CHALLENGE: Write each line exactly as it stands, from the line containing "Which thing from" through the end of the data.

RECORDS PROVIDED:
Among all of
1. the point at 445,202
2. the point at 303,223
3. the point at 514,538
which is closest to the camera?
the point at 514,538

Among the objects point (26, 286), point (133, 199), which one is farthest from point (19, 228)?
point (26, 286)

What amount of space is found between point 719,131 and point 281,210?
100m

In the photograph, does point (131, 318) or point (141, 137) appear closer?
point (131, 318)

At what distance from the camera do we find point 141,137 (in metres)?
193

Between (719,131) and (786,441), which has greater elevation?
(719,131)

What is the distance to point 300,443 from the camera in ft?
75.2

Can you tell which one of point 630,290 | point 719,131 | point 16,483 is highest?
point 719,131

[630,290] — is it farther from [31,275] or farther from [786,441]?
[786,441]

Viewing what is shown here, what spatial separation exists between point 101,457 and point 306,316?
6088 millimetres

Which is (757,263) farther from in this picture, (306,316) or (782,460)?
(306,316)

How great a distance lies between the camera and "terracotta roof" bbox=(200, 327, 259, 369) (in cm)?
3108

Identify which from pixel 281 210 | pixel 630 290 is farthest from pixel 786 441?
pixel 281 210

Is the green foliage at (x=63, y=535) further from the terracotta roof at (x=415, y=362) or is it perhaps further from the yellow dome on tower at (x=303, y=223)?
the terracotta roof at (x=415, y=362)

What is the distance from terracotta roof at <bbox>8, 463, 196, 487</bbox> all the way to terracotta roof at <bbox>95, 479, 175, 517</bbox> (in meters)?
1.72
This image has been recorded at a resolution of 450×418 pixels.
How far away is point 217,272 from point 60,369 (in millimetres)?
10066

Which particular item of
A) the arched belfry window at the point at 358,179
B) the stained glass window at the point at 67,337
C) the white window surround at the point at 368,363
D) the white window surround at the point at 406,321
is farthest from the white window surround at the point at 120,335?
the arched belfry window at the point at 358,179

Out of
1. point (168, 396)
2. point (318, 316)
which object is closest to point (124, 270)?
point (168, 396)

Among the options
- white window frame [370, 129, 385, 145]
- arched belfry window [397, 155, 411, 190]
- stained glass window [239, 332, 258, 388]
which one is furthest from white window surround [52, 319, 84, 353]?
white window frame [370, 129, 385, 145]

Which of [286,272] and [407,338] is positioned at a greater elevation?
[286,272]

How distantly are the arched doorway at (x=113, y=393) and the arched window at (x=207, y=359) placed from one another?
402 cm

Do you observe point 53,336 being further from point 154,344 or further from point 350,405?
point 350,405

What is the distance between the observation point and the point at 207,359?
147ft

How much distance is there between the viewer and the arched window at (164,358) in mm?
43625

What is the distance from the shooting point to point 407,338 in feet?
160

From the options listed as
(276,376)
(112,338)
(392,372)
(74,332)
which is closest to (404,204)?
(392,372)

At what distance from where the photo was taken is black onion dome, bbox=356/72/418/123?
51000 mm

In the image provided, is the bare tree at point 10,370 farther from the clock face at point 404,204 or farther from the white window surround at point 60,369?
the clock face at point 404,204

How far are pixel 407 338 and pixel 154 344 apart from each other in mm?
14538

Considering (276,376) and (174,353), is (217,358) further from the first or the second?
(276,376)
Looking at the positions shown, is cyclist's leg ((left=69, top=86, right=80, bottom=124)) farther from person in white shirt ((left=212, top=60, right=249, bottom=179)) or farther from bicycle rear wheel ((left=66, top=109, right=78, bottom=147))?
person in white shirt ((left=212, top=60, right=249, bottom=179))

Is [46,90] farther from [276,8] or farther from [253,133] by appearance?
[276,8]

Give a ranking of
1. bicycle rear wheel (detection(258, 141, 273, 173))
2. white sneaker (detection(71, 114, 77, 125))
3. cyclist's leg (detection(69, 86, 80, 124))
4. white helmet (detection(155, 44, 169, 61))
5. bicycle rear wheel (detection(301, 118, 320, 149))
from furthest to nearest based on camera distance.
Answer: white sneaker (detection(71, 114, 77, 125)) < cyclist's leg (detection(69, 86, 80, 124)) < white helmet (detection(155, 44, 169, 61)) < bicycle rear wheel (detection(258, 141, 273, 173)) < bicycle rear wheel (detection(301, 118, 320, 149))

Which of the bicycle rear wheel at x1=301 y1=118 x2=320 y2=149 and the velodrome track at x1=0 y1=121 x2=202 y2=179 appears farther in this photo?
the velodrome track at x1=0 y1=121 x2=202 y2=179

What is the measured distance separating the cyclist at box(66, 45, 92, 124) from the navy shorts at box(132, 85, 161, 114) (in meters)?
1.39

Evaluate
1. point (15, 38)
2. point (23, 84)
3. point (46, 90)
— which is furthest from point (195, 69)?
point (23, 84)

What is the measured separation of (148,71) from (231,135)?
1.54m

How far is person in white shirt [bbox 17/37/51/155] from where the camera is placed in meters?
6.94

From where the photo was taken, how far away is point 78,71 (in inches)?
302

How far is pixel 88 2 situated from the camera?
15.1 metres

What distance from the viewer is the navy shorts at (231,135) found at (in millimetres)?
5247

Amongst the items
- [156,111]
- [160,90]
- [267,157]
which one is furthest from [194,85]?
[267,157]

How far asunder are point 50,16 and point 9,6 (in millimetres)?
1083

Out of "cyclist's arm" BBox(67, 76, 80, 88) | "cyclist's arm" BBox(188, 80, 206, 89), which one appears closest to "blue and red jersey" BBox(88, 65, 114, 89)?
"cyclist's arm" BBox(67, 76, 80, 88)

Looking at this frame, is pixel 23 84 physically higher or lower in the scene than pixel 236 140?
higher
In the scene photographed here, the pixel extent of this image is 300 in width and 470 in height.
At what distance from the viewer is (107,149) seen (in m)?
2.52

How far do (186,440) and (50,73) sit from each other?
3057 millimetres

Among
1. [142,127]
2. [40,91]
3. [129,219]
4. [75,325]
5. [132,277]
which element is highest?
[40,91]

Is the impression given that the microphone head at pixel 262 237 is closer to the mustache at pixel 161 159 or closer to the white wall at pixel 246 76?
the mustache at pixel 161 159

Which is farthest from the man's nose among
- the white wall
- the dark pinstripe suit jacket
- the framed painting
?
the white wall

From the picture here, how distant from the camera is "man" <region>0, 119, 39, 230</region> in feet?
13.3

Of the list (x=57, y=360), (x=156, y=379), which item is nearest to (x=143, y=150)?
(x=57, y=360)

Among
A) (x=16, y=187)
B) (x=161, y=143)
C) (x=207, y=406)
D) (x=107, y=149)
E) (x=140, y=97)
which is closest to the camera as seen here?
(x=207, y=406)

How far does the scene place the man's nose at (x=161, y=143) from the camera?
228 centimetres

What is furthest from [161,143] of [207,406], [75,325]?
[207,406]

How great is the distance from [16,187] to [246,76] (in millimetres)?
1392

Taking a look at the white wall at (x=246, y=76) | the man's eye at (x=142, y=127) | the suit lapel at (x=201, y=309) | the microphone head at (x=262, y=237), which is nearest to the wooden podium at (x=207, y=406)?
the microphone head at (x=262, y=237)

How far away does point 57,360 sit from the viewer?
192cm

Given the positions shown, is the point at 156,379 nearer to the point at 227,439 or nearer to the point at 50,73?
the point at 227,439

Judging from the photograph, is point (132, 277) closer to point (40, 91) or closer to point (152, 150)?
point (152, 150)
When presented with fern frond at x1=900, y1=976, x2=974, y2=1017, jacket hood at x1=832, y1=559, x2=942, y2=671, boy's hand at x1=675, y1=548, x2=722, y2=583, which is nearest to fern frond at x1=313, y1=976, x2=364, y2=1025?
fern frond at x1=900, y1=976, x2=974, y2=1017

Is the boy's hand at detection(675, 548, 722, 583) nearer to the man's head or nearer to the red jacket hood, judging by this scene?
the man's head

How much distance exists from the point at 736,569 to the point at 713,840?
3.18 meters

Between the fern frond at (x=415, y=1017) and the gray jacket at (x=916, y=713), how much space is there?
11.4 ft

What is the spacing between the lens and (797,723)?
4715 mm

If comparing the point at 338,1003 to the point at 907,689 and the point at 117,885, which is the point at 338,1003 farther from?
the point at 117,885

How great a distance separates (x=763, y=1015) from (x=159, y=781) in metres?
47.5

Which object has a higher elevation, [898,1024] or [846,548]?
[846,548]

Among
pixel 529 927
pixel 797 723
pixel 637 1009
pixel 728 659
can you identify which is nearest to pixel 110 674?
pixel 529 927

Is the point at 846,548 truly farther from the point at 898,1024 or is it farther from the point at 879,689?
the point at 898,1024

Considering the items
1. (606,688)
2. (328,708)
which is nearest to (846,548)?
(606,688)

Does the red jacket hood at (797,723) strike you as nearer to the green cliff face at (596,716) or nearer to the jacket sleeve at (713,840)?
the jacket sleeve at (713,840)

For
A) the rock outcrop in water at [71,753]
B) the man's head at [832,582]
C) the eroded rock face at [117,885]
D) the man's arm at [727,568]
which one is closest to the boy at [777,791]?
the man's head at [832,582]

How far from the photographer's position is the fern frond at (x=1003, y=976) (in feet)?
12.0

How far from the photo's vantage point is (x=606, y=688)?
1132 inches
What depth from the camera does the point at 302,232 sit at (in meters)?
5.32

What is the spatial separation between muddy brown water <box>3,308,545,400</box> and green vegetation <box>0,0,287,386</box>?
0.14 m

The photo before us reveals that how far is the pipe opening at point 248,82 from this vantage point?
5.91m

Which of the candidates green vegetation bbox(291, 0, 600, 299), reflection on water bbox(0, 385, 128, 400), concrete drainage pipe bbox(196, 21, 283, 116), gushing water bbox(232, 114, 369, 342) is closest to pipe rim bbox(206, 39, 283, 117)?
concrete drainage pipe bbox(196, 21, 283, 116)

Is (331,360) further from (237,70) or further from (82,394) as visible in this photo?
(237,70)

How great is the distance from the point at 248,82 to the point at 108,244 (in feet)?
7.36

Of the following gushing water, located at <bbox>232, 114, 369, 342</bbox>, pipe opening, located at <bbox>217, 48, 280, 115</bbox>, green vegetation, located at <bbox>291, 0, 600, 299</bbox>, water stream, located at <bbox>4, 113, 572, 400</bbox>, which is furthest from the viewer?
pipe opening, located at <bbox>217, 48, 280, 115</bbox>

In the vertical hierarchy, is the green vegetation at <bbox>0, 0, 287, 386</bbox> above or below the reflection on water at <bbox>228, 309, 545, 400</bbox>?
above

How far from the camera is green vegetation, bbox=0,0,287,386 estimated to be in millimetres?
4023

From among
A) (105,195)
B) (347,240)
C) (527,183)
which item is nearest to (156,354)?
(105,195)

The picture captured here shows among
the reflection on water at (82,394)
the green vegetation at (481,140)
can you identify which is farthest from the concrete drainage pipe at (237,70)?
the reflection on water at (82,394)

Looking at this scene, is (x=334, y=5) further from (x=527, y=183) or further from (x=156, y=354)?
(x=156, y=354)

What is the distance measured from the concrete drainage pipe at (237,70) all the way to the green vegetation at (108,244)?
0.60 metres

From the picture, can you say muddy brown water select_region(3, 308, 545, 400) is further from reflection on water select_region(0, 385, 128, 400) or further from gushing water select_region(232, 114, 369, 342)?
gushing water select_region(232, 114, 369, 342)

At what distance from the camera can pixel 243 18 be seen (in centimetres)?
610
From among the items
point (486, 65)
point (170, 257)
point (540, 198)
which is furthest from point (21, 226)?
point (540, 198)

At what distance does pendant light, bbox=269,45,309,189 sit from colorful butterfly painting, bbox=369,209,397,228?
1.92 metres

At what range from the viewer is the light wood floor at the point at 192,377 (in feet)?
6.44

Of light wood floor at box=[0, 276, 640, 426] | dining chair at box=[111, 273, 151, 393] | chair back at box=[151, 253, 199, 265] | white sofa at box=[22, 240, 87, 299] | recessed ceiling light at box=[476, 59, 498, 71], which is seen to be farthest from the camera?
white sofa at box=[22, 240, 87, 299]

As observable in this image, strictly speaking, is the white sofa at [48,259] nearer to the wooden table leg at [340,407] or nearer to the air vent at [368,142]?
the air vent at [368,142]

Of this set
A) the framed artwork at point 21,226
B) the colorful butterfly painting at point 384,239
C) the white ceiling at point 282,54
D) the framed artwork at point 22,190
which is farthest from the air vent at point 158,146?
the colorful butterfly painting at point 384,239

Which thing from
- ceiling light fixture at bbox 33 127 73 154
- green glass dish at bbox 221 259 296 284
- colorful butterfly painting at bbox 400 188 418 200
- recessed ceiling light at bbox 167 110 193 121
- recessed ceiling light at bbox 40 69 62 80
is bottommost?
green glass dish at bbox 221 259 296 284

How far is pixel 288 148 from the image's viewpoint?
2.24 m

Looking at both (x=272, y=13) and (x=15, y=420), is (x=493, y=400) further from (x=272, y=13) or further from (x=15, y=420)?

EXPECTED OUTPUT:
Which thing from
- ceiling light fixture at bbox 33 127 73 154
- green glass dish at bbox 221 259 296 284
- colorful butterfly painting at bbox 400 188 418 200
- recessed ceiling light at bbox 167 110 193 121
- recessed ceiling light at bbox 40 69 62 80
is bottommost?
green glass dish at bbox 221 259 296 284

How far is pixel 288 148 from the image's viewpoint?
2.24 m

Looking at both (x=272, y=13) and (x=15, y=420), is (x=493, y=400) further from (x=272, y=13) or further from (x=15, y=420)?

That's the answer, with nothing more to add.